Our Wild Neighbors

European Garden Spider

Araneus diadematus

Across Canada, it lives near homes and trees

Image of a European Garden Spider, mounted and dried, seen in profile facing right.

Description of the animal

  • The male is much smaller than the female. The male’s abdomen is less than one centimetre long while the female’s abdomen, which is more voluminous and rounded, can measure two centimetres.
  • Clear cross-shaped design on its abdomen.
  • Variable colour, ranges from light yellow to brownish black.
  • Four sets of legs, like all spiders.
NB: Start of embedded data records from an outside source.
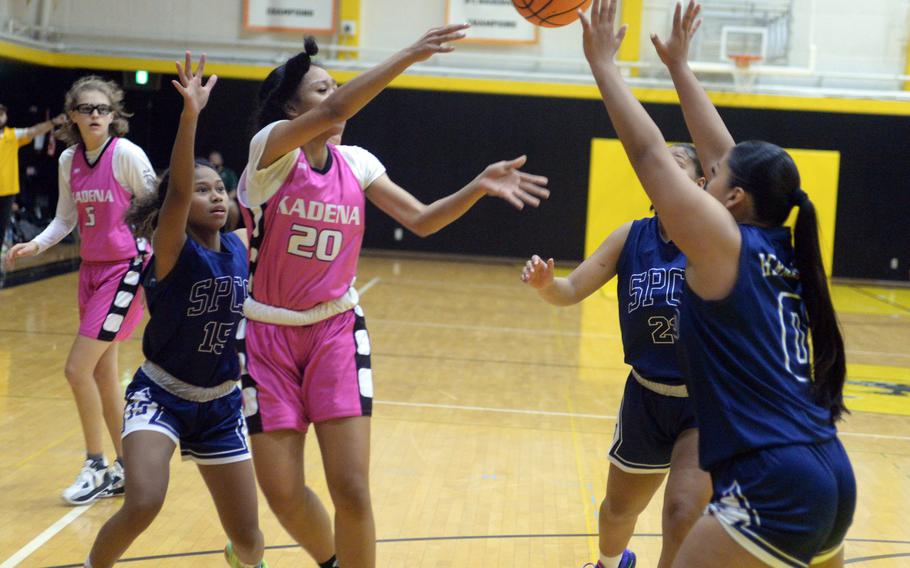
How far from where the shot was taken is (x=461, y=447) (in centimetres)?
630

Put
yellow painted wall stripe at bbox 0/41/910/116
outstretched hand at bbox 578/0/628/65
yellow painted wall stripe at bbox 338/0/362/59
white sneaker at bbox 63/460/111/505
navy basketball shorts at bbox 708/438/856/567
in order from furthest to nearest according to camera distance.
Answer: yellow painted wall stripe at bbox 338/0/362/59 → yellow painted wall stripe at bbox 0/41/910/116 → white sneaker at bbox 63/460/111/505 → outstretched hand at bbox 578/0/628/65 → navy basketball shorts at bbox 708/438/856/567

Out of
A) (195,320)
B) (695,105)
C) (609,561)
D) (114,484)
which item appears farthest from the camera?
(114,484)

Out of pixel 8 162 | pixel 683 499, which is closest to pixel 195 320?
pixel 683 499

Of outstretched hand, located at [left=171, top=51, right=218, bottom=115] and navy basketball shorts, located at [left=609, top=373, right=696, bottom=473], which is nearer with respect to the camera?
outstretched hand, located at [left=171, top=51, right=218, bottom=115]

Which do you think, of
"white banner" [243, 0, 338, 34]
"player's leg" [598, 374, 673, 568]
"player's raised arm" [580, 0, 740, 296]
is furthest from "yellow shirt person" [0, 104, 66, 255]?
"player's raised arm" [580, 0, 740, 296]

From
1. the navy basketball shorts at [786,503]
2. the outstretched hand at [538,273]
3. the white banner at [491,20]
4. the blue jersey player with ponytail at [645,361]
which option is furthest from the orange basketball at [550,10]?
the white banner at [491,20]

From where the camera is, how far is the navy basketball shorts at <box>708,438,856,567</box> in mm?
2377

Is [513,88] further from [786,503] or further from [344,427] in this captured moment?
[786,503]

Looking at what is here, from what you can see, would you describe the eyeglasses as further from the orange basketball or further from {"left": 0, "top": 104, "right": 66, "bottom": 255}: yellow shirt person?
{"left": 0, "top": 104, "right": 66, "bottom": 255}: yellow shirt person

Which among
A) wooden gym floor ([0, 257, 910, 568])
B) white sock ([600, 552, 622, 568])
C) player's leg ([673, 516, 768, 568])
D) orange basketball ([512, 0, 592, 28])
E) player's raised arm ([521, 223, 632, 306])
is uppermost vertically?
orange basketball ([512, 0, 592, 28])

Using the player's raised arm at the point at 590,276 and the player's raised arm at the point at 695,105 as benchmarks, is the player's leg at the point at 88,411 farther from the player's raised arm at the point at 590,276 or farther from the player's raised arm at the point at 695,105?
the player's raised arm at the point at 695,105

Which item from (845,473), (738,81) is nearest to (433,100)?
(738,81)

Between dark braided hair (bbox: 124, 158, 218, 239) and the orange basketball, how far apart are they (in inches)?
60.4

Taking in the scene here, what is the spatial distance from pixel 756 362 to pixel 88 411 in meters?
3.87
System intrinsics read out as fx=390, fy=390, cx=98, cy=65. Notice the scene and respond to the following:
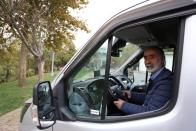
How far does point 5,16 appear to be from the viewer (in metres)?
15.0

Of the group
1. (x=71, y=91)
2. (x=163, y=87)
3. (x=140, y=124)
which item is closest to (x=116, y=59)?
(x=71, y=91)

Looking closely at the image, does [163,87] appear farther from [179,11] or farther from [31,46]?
[31,46]

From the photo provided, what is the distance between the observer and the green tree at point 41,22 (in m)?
14.9

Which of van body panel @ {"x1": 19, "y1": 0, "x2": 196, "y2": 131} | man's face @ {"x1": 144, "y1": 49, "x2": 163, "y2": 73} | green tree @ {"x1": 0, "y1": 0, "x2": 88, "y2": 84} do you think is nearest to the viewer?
van body panel @ {"x1": 19, "y1": 0, "x2": 196, "y2": 131}

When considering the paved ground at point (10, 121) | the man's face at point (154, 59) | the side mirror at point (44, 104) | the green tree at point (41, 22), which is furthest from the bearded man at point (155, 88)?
the green tree at point (41, 22)

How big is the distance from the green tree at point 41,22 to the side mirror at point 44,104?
39.7 feet

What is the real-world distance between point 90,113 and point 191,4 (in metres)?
0.97

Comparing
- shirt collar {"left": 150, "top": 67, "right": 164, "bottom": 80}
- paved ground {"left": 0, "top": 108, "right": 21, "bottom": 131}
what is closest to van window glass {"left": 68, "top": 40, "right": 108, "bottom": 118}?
shirt collar {"left": 150, "top": 67, "right": 164, "bottom": 80}

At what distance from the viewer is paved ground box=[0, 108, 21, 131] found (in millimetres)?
9047

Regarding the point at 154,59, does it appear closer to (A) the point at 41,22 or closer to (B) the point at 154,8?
(B) the point at 154,8

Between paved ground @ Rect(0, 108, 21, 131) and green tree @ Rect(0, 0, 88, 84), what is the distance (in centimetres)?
378

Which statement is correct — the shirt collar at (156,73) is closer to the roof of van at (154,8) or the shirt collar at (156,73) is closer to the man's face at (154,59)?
the man's face at (154,59)

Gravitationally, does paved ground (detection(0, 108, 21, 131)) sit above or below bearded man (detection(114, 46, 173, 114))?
below

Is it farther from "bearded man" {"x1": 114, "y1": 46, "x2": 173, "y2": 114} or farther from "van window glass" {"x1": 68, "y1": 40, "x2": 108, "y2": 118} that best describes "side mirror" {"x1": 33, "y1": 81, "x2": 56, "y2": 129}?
"bearded man" {"x1": 114, "y1": 46, "x2": 173, "y2": 114}
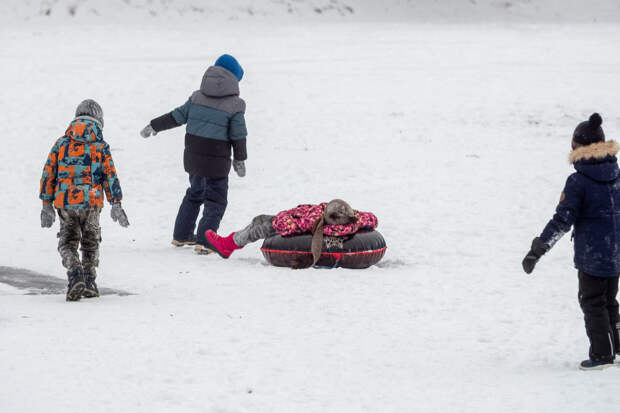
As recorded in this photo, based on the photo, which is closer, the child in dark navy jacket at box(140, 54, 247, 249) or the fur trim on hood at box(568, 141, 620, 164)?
the fur trim on hood at box(568, 141, 620, 164)

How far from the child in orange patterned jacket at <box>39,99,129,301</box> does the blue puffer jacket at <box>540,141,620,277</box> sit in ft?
12.6

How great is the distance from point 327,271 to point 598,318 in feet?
11.4

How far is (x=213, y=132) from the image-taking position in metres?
9.07

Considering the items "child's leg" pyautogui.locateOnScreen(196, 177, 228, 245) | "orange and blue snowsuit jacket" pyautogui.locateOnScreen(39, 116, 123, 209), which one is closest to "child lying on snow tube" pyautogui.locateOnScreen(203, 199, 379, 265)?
"child's leg" pyautogui.locateOnScreen(196, 177, 228, 245)

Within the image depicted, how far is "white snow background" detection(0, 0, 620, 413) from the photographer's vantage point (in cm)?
515

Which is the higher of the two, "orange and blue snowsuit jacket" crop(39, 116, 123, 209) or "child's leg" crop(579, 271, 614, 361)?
"orange and blue snowsuit jacket" crop(39, 116, 123, 209)

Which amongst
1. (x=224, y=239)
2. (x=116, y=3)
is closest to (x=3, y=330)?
(x=224, y=239)

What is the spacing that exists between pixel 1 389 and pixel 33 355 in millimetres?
604

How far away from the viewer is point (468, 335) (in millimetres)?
→ 6539

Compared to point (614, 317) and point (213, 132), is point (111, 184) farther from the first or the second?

The first pair are longer legs used to detect vibrations on its web.
  • Two appendages used to store sperm are located in front of its walking legs.
  • Three pairs of spinnerets that secrete silk are located at the tip of its abdomen.

Habitat and needs

  • Weaves large webs in geometric patterns. Its webs can measure up to one metre in diameter. The Garden Spider rebuilds its web every morning and eats the one made the previous day.
  • Only breeds once in its lifetime. The male must be extremely cautious when a female spider approaches since it can attack and devour it. The male flees after fertilizing the female. The female withdraws to build a cocoon where it will deposit its eggs. It dies a short time later. At birth, in spring, its young are miniature garden spiders.
  • Spends a great deal of time in the centre of its web, with its head pointing downwards and its front legs stretched out to detect vibrations. When the Garden Spider captures prey, it kills it with its venom then wraps it in silk before eating it. It can also set it aside for a future meal.
  • Rapidly shakes its web when it feels threatened. It can parachute to the ground on a silk thread.

Relationship

  • The Garden Spider is common in gardens and around homes, especially if there are trees nearby. It can sometimes be found in homes.
  • It helps reduce the insect pest population.
  • Applying a Garden Spider’s web to a cut can help stop bleeding.
  • The Garden Spider is the spider found in Hergé’s Tintin et l’étoile mystérieuse book.

Living with them

  • Avoid disturbing a Garden Spider or touching it with bare hands since it can bite. Its bite is not dangerous, however.
  • Finding many Garden Spiders around homes indicates that the insects they eat are found in profusion. To control the Garden Spider population, you can:
  • Fill or seal obvious cracks or spaces around the foundation or ground-level doors and windows.
  • Remove or relocate piles of wood, bricks, or debris that attract insects.
  • Replace clear light bulbs with yellow light bulbs that are less attractive to insects.